Steven Max Patterson | Oct. 6, 2016
Google isn’t becoming a consumer electronics company despite its announcement of five new hardware products

More engineering and more expensive high-performance components have gone into the Pixel than would be required even for a flagship to make VR apps perform well while keeping the price in the flagship price range. A smartphone maker would not ordinarily pay for more expensive VR-ready components unless they were investing in a new application like Google is in VR.

Google Wi-Fi and Chromecast Ultra: These two devices are best explained together. Home Wi-Fi routers aren’t keeping pace with the steadily rising number of consumer devices in the home that stream audio and video. And they are hard to set up.

Google does not want to be a cable company like Comcast, but it does want users to stream more audio and video content from its Play Store and video content from YouTube, creating a bigger workload as content shifts from HD to Ultra-HD 4K resolution and 3D VR video. For most consumers, buying the right routers, configuring them and setting them up, and placing them throughout the home to provide a strong, evenly distributed Wi-Fi signal is beyond their skill levels.

Google’s Wi-Fi business model differs from that of a typical router company that tries to make a small profit in the cutthroat router market. Google has an incentive to solve the setup, configuration and signal distribution problem for the consumer because a better, faster and evenly distributed Wi-Fi signal will enable users to stream video and audio, as well as stream YouTube where its margins are much greater compared to routers.

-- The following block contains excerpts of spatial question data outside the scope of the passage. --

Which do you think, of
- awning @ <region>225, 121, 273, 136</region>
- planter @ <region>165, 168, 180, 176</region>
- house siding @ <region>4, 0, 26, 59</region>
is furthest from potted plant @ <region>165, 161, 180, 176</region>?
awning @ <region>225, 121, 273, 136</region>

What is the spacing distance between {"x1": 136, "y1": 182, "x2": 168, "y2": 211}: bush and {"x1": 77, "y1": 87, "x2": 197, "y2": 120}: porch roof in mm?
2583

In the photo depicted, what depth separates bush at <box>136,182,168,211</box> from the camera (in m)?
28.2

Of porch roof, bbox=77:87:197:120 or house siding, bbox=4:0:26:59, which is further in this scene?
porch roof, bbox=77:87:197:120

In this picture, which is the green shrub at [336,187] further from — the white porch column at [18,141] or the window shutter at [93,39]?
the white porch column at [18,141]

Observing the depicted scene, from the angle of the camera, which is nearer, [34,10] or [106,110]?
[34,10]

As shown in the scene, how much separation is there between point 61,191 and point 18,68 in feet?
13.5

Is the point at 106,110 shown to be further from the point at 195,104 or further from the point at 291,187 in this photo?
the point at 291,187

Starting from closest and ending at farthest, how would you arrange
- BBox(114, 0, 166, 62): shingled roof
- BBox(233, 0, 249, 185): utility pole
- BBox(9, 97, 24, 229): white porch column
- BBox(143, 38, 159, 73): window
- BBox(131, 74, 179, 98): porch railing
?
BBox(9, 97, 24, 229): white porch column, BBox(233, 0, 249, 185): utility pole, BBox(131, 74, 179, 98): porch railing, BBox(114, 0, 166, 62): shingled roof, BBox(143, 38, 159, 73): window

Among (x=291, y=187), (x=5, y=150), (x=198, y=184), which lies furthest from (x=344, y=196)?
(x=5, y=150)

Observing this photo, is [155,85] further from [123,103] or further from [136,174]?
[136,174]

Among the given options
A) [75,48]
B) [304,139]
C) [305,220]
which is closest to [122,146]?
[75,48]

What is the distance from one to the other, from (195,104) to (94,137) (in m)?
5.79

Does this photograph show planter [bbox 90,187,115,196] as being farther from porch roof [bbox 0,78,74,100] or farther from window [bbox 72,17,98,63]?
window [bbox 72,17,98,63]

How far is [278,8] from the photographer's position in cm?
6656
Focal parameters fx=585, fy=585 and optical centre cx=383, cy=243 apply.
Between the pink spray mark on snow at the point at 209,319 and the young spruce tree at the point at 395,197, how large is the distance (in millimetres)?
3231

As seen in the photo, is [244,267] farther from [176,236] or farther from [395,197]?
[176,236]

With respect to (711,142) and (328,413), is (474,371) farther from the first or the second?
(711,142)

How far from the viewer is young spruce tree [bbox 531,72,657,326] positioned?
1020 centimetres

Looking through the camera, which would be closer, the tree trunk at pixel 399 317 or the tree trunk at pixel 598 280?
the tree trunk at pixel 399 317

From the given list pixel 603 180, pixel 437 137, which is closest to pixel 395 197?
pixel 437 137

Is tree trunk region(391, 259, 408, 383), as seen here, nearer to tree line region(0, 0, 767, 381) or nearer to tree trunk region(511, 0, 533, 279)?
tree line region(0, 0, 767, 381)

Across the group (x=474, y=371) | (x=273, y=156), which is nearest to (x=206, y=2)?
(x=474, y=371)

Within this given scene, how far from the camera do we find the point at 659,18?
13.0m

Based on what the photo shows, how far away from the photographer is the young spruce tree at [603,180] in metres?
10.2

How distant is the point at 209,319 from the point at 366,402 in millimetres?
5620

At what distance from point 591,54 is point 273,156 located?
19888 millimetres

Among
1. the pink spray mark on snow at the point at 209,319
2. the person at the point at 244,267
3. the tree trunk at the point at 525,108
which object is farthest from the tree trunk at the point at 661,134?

Google Wi-Fi automatically configures multiple access points. Network management by its smart Network Assist automatically helps avoid Wi-Fi congestion and transitions the user to the closest Wi-Fi point for the best signal.

Chromecast Ultra fits into this network scheme. It is almost twice as fast as the second-generation Chromecast, and it supports streaming of 4K video to the latest high-resolution TVs and Daydream VR headsets.

Google doesn’t want to be Apple or Comcast. It wants billions of users to spend more time in front of every type of screen and immersed in VR consuming its content. Right now, the hardware needs to be optimized for this task. If successful, many consumer device makers will build devices like these to expand Google’s ecosystem.